Fiona Devlin and Eileen Lynch developed the Programme further by inviting people from abroad to run workshops. Frank recalls the excitement of groups run by John Heron and James Kilty on six-category intervention and by Adrienne Houry whose “Expression Corporelle” workshops made use of mime and gestalt techniques. At these workshops, he met Geraldine Grindley and Geoffrey Corry, who now runs peace and reconciliation workshops. Another early and very important contributor was Alison Hunter. Frank remembers first meeting her at a workshop in Armagh, and subsequently he himself went to work with Frank Lake (Alison’s trainer) in Nottingham, and brought Alison to Cork to run workshops in the early 1980s.

From about 1981, Nicola Quinn had been running workshops on Co-Counselling in Cork, and independently a group of people whom Frank remembers as “mainly ex-pats” had established a Co-Counselling network in West Cork as well. There were also week-long workshops run by Paul Rebillot (who still visits Ireland from Esselin), whose “multimedia” approach integrates elements of gestalt, Jungian myths and holotropic (Grof) breathing. Another influential visitor was Anne Dixon, whose groups on sexuality and Assertiveness inspired Fiona and Eileen to include Assertiveness training on their programmes right up until the present time.
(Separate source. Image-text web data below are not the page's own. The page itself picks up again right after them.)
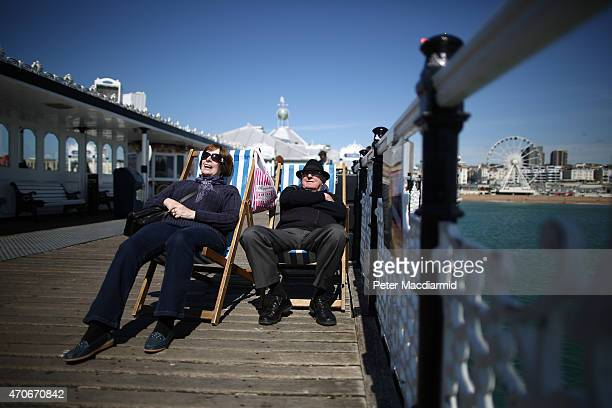 A couple rest on Brighton Pier on April 22 2015 in England Parts of the United Kingdom are experiencing warm sunny weather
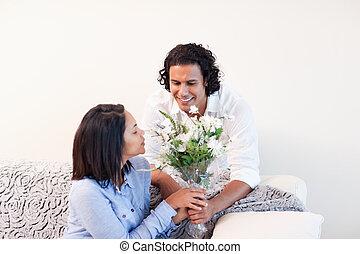 Man giving his girlfriend flowers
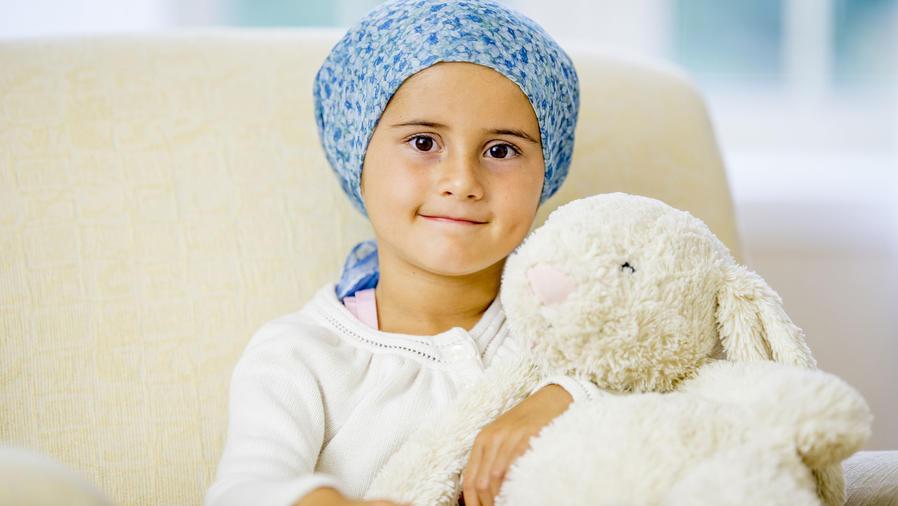 Niña con cáncer con un pañuelo en la cabeza y su conejo de peluche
By this time, Frank himself was a Tutor on the Programme and he had become enthusiastic about Bioenergetics. He invited Patrick Nolan to come back to Cork and run workshops, and Patrick also became a staff member of the Health Education Programme. Another early associate was William Stone, who now practises psychotherapy in Limerick. However, around 1985 there was what Frank describes as “a painful divorce” from Ogra Chorcai and Fiona left the programme. Then in 1986, a new organization was formed, the Cork Social and Health Education Project, which was staffed by Health Board members on secondment. It was still largely school-based, and so its management committee included representatives of parents’ and church organizations. In the summer of 1986, Frank was appointed the Director of the Project.

Until this time, although there were a great many Humanistic workshops going on in Ireland, there was no real training available. Frank had frequently invited Joan O’Leary to Ireland to run gestalt workshops, and towards the end of 1985, Fiona and he persuaded Joan to set up a training course, under the aegis of the Social and Health Education Project in Cork, with a link in Limerick too. And so the following year, Joan and Hank O’Mahoney set up their first gestalt training in Ireland.
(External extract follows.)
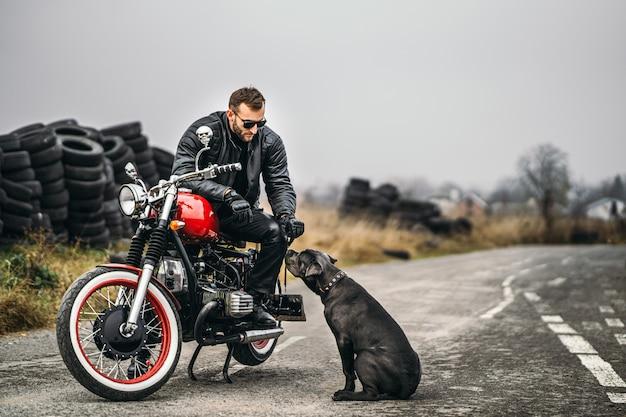 Homem barbudo de óculos escuros e jaqueta de couro, sorrindo enquanto está sentado em uma motocicleta vermelha na estrada com seu cachorro. Foto Premium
Speaking with philosophical resignation, Frank describes how there was a backlash in the mid-eighties against the use of experiential methods in schools. His response was to open up the Project to public health staff and nurses and to cease to be part of the teachers’ in-service training. The course has expanded gradually from one to three years of mainly experiential group work. Frank emphasises that this is not a training in psychotherapy as such; it is concerned, as it was from the beginning, with Personal Develop­ment. It keeps its vital links with the community, running groups all over Cork for members of the public. For example, many women’s groups are involved. There is a really active network in place in Cork, perhaps because Cork is small enough for the people involved to really know each other. Many people who came on the courses then went on to a full training. Indeed, various training courses have been set up recently by people who were involved in the early days. Frank mentions Donal Healy and Clare Murray, who were originally teachers who joined the project course about 1979, and who now run their own training course at the Flatstone Institute.
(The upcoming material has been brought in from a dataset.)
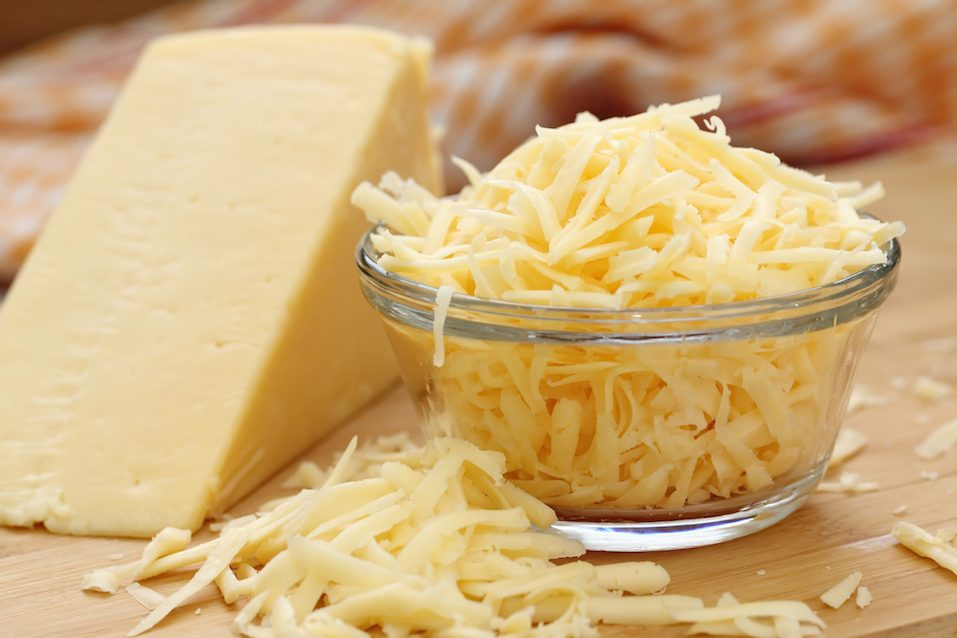 Glass bowl filled with grated cheese next to a wedge of cheese on a table.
And so, the seeds of Humanistic Psychotherapy which were sown in Cork at about the same time as those sown in Dublin, have taken root and developed their own characteristic qualities in the different climate of the South. Frank sees the Project as still mainly concerned with Personal Development, and making a substantial contribution to the social development of Cork itself. As he puts it, “Cork is small enough (compared with Dublin) to have a Network where we all know each other.”